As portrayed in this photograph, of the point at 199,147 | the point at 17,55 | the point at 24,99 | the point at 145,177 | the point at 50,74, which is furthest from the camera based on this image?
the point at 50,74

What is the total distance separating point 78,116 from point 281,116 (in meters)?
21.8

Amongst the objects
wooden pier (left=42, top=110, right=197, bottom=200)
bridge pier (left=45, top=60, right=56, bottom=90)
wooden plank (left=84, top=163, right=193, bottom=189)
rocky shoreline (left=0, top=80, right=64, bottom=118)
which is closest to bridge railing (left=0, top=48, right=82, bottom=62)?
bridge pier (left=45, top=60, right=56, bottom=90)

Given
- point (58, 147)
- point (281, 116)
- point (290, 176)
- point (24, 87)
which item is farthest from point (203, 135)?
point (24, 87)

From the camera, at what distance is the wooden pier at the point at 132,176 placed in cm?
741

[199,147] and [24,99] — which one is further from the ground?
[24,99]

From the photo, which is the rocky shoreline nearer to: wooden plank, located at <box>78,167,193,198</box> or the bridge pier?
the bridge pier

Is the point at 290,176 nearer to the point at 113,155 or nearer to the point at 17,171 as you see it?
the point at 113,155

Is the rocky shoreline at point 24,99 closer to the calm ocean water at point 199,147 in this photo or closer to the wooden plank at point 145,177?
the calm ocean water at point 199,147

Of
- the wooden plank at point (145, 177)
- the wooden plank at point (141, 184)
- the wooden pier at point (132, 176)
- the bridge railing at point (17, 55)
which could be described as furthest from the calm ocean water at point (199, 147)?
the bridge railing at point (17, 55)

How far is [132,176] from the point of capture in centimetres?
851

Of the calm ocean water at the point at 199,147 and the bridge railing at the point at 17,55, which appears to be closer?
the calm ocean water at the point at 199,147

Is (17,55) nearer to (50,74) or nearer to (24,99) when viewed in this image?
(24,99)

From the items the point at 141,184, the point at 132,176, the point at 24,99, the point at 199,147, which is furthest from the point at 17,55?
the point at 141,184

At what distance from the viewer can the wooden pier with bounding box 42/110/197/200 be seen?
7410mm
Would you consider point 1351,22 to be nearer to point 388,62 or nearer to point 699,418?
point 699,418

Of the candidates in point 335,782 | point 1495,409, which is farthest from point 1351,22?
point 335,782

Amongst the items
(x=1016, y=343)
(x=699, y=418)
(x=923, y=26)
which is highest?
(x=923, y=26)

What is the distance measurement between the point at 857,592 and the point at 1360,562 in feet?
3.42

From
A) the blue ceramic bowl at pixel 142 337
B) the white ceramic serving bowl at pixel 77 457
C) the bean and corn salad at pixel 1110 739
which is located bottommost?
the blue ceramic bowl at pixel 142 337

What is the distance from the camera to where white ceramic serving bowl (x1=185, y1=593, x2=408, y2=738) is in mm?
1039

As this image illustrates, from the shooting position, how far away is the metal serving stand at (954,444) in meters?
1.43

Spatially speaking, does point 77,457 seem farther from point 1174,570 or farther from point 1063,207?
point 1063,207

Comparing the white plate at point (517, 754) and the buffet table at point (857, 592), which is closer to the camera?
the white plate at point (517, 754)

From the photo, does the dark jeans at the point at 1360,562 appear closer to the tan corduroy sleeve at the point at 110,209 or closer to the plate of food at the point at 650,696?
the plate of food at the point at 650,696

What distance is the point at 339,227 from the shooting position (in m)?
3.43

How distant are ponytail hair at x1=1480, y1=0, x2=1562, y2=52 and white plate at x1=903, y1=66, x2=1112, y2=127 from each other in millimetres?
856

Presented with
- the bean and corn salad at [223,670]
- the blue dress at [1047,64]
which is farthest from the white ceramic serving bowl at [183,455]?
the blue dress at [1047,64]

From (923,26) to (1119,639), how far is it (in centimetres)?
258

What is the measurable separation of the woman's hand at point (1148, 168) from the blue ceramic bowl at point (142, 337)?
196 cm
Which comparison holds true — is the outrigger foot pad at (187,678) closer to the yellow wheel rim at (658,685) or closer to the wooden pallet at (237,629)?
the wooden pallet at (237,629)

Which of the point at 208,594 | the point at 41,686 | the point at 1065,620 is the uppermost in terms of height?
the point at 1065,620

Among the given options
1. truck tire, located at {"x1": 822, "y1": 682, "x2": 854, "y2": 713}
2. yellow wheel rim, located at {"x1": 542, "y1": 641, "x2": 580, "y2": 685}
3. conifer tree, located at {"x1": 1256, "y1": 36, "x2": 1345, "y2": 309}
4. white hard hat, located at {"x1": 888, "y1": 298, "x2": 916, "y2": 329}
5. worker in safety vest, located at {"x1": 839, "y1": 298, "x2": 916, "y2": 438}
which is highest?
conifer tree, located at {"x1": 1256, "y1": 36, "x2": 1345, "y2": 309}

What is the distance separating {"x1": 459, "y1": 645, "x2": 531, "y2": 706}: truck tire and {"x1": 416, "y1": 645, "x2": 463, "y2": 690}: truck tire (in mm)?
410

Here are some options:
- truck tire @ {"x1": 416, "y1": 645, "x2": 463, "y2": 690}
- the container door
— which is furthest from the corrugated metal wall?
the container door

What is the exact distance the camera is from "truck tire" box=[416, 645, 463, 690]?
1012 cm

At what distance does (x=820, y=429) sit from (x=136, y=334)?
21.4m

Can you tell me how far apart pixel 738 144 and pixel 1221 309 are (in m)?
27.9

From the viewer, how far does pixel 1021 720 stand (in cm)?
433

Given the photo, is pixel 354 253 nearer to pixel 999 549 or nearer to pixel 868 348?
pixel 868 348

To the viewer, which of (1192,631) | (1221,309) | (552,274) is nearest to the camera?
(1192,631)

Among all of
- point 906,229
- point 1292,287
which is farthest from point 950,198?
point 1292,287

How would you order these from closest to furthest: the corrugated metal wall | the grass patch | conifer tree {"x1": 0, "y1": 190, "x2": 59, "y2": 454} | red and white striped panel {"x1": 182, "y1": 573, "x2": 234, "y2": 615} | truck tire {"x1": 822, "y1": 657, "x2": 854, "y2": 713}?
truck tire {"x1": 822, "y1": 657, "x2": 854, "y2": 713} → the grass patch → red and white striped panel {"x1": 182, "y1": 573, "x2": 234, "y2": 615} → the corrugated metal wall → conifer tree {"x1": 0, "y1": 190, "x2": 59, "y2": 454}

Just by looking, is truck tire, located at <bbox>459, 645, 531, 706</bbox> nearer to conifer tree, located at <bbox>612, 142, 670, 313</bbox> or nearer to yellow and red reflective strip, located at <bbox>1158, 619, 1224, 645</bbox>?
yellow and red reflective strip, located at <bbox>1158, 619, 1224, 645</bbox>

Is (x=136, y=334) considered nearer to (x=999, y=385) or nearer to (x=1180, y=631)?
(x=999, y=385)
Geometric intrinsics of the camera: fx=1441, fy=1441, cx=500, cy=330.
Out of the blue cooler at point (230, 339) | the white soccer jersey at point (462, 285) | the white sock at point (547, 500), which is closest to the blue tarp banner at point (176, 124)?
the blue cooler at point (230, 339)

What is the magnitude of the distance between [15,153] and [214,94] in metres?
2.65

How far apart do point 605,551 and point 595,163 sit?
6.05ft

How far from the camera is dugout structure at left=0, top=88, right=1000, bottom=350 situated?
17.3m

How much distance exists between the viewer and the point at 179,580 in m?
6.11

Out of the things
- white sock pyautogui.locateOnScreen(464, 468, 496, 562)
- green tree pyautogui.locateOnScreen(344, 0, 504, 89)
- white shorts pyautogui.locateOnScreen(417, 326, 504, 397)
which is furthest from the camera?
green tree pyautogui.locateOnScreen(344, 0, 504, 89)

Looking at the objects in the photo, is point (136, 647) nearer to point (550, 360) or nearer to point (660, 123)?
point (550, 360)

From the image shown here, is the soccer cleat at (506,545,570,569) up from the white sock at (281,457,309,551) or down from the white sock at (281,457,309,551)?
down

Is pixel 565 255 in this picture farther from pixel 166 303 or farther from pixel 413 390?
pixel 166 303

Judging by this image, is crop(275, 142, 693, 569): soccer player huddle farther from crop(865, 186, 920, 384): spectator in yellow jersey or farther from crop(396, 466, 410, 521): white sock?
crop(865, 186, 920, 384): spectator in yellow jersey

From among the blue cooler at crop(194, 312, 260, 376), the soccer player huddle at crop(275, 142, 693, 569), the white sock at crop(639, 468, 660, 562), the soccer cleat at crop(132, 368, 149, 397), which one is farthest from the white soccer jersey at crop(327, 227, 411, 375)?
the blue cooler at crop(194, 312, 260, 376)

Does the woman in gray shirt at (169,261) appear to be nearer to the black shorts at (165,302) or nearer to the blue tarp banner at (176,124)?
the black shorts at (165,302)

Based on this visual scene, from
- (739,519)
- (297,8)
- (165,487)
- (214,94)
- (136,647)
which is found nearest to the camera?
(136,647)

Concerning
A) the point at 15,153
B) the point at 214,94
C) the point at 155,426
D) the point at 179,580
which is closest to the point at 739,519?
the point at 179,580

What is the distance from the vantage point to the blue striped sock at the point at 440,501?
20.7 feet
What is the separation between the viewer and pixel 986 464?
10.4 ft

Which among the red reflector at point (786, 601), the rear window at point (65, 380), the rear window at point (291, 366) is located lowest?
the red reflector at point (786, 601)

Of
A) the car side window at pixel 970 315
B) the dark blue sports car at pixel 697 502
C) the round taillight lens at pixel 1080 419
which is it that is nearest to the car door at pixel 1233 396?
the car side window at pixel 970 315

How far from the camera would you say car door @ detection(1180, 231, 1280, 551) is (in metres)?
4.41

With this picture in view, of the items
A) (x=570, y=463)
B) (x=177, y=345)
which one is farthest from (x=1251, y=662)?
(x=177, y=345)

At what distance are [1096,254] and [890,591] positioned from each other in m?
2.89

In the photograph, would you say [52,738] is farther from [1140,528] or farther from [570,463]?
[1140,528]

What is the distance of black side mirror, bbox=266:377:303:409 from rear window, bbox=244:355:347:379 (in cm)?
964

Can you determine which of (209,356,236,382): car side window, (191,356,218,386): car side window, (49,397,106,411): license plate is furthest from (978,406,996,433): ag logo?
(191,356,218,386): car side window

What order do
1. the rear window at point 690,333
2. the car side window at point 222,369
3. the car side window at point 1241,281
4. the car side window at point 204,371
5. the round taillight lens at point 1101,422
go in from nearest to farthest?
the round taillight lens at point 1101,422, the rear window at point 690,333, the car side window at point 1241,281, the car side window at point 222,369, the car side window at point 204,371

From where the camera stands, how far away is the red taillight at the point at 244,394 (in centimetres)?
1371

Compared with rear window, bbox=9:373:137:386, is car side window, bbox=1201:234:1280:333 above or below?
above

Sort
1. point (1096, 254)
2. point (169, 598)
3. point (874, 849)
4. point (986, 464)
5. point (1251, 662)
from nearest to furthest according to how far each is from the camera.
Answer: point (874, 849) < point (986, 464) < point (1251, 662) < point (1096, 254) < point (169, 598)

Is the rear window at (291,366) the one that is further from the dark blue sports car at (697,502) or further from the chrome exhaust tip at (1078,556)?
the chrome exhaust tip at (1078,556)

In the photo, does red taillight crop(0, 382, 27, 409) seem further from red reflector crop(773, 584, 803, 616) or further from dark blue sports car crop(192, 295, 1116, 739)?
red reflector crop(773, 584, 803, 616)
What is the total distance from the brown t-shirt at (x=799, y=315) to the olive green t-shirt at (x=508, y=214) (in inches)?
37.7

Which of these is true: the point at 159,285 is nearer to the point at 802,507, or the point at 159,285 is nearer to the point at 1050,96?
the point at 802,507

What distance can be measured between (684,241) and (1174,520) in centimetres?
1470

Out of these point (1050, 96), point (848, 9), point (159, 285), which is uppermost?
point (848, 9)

Task statement »
Repeat only what runs from the line holding "Is the rear" to the end of the data, keeping every line exactly as written, first and last included.

Written response »
Is the rear window at (291,366) the one that is further from the dark blue sports car at (697,502) or further from the chrome exhaust tip at (1078,556)?
the chrome exhaust tip at (1078,556)

In the photo, does red taillight crop(0, 382, 27, 409) seem further from red reflector crop(773, 584, 803, 616) or further from dark blue sports car crop(192, 295, 1116, 739)?
red reflector crop(773, 584, 803, 616)
What is the total distance from the brown t-shirt at (x=799, y=315) to the olive green t-shirt at (x=508, y=214) (in inches)?
37.7

Which of these is true: the point at 159,285 is nearer to the point at 802,507, or the point at 159,285 is nearer to the point at 1050,96?
the point at 802,507

What distance can be measured between (684,241) and (1174,520) in centimetres?
1470

Out of these point (1050, 96), point (848, 9), point (159, 285), which is uppermost?
point (848, 9)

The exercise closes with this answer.